## QUOTED TEXT
******************************
On Thu, 22 Apr 2021 20:39:50 -0300
Jason Gunthorpe <jgg@...dia.com> wrote:

> On Thu, Apr 22, 2021 at 04:38:08PM -0600, Alex Williamson wrote:
> 
> > Because it's fundamental to the isolation of the device?  What you're
> > proposing doesn't get around the group issue, it just makes it implicit
> > rather than explicit in the uapi.  
> 
> I'm not even sure it makes it explicit or implicit, it just takes away
> the FD.
> 
> There are four group IOCTLs, I see them mapping to /dev/ioasid follows:
>  VFIO_GROUP_GET_STATUS - 
>    + VFIO_GROUP_FLAGS_CONTAINER_SET is fairly redundant
>    + VFIO_GROUP_FLAGS_VIABLE could be in a new sysfs under
>      kernel/iomm_groups, or could be an IOCTL on /dev/ioasid
>        IOASID_ALL_DEVICES_VIABLE
> 
>  VFIO_GROUP_SET_CONTAINER -
>    + This happens implicitly when the device joins the IOASID
>      so it gets moved to the vfio_device FD:
>       ioctl(vifo_device_fd, JOIN_IOASID_FD, ioasifd)
> 
>  VFIO_GROUP_UNSET_CONTAINER -
>    + Also moved to the vfio_device FD, opposite of JOIN_IOASID_FD
> 
>  VFIO_GROUP_GET_DEVICE_FD -
>    + Replaced by opening /dev/vfio/deviceX
>      Learn the deviceX which will be the cdev sysfs shows as:
>       /sys/devices/pci0000:00/0000:00:01.0/0000:01:00.0/vfio/deviceX/dev
>     Open /dev/vfio/deviceX
> 
> > > How do we model the VFIO group security concept to something like
> > > VDPA?  
> > 
> > Is it really a "VFIO group security concept"?  We're reflecting the
> > reality of the hardware, not all devices are fully isolated.    
> 
> Well, exactly.
> 
> /dev/ioasid should understand the group concept somehow, otherwise it
> is incomplete and maybe even security broken.
> 
> So, how do I add groups to, say, VDPA in a way that makes sense? The
> only answer I come to is broadly what I outlined here - make
> /dev/ioasid do all the group operations, and do them when we enjoin
> the VDPA device to the ioasid.
> 
> Once I have solved all the groups problems with the non-VFIO users,
> then where does that leave VFIO? Why does VFIO need a group FD if
> everyone else doesn't?

This assumes there's a solution for vDPA that doesn't just ignore the
problem and hope for the best.  I can't speak to a vDPA solution.

> > IOMMU group.  This is the reality that any userspace driver needs to
> > play in, it doesn't magically go away because we drop the group file
> > descriptor.
******************************
## GIVEN INFORMATION
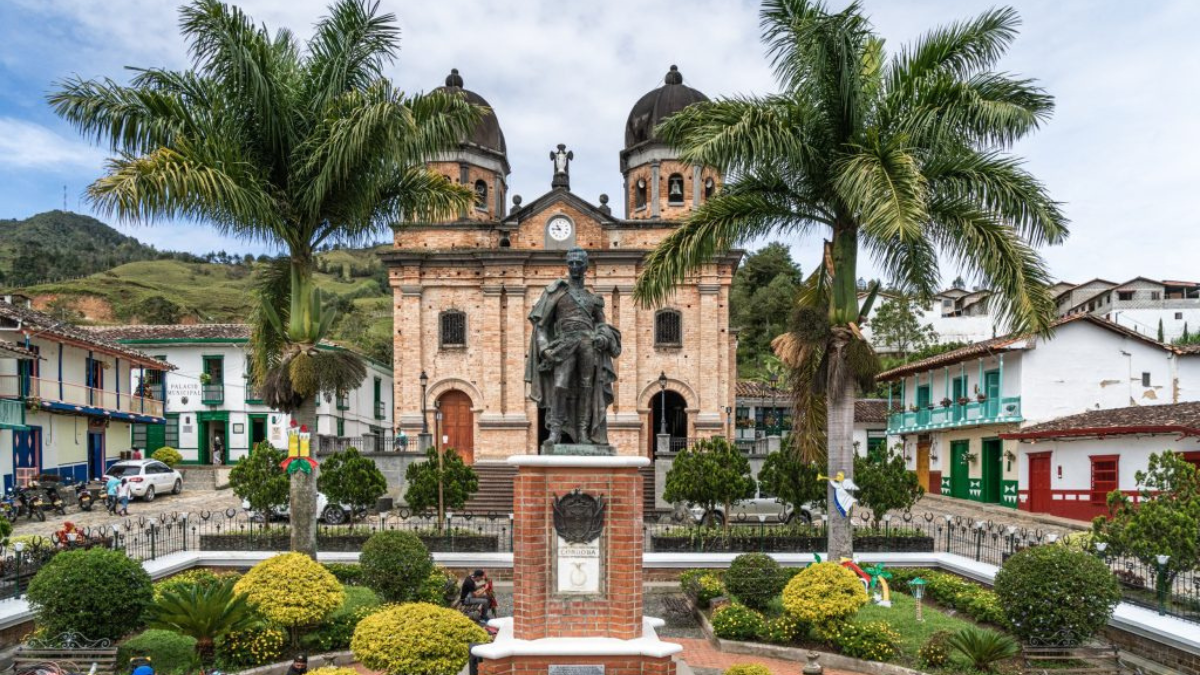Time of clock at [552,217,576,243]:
******************************
## PROBLEM TO SOLVE
Answer these questions about the email thread on VFIO groups:
(a) How many group IOCTLs does the thread say there are?
(b) What is proposed to replace VFIO_GROUP_GET_DEVICE_FD?
(c) What does the unquoted reply say the writer cannot speak to?

## SOLUTION BELOW
(a) Four.
(b) Opening /dev/vfio/deviceX.
(c) A vDPA solution.